Bu anlatımlar, bazı araştırmacılar tarafından ileri teknoloji kullanımıyla ilişkilendirilmektedir. Acaba büyük ölçekli bir patlamanın tasvirleri olabilir mi?

Babil Kulesi ve Bilinmeyen Bir Teknoloji

         Eski metinlerde, insanların tanrılara meydan okuyarak Babil Kulesi’ni inşa ettiği, ancak tanrıların “kendi aralarındaki anlaşmazlık yüzünden” kuleyi yok ettiği anlatılır.

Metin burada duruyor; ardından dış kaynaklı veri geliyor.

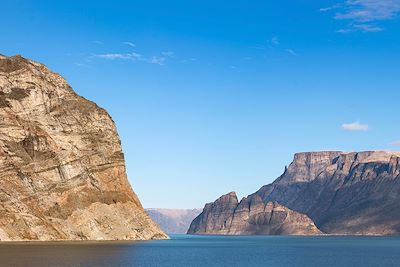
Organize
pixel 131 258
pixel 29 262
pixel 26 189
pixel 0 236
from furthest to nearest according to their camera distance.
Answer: pixel 26 189, pixel 0 236, pixel 131 258, pixel 29 262

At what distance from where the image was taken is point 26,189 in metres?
192

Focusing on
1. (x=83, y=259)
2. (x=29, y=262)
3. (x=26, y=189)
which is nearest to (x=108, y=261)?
(x=83, y=259)

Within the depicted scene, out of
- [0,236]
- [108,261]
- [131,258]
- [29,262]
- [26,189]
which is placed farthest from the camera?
[26,189]

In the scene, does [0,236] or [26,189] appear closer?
[0,236]

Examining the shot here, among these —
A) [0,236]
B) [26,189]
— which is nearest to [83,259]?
[0,236]

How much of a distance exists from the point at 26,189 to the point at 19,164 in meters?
7.50

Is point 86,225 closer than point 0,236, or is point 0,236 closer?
point 0,236

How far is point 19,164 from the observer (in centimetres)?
19375

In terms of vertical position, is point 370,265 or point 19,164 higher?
point 19,164

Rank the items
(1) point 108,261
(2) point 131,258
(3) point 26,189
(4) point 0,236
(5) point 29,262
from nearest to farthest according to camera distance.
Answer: (5) point 29,262 → (1) point 108,261 → (2) point 131,258 → (4) point 0,236 → (3) point 26,189

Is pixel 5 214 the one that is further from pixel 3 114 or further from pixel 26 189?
pixel 3 114

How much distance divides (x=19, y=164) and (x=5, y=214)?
19.1 metres

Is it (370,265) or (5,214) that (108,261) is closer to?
(370,265)

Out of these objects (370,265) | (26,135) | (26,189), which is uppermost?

Bu yok ediliş, güçlü bir patlama veya enerji silahı ile yapılan bir saldırı olarak değerlendirilebilir.

 

Sodom ve Gomora: Tanrının Gazabı mı, Yoksa Nükleer Yıkım mı?

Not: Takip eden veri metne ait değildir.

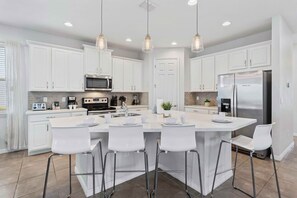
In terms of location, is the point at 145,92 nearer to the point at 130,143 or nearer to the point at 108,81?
the point at 108,81

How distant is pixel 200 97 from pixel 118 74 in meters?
2.78

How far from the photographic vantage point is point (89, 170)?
209cm

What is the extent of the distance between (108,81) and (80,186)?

Tarihte büyük yıkımlarla yok olan şehirlerden biri de Sodom ve Gomora’dır. Eski Ahit’te (Tevrat’ta) anlatılan bu hikaye, Tanrı’nın gazabıyla yerle bir edilen iki günahkâr şehri konu alır. Ancak bu anlatı, bazı araştırmacılar tarafından nükleer bir patlamaya veya yüksek enerjili bir silaha maruz kalmış antik şehirlerin kaydı olarak yorumlanmaktadır.

Lut Kavmi ve Yok Edilişin Betimlenmesi

Tevrat ve Kur’an’da, bu şehirlerin halkının ahlaksızlık içinde yaşadığı ve Tanrı’nın onları cezalandırdığı anlatılır. Ancak yok edilişin detayları dikkat çekicidir:

         “Gökten kükürt ve ateş yağdı ve şehir tamamen yok oldu.” (Tevrat, Yaratılış 19:24)

         “Şehrin tamamı bir anda kül oldu ve toprak hiçbir şey yetiştiremez hale geldi.”

         “Lut’un karısı geri dönüp baktığında bir tuz sütununa dönüştü.”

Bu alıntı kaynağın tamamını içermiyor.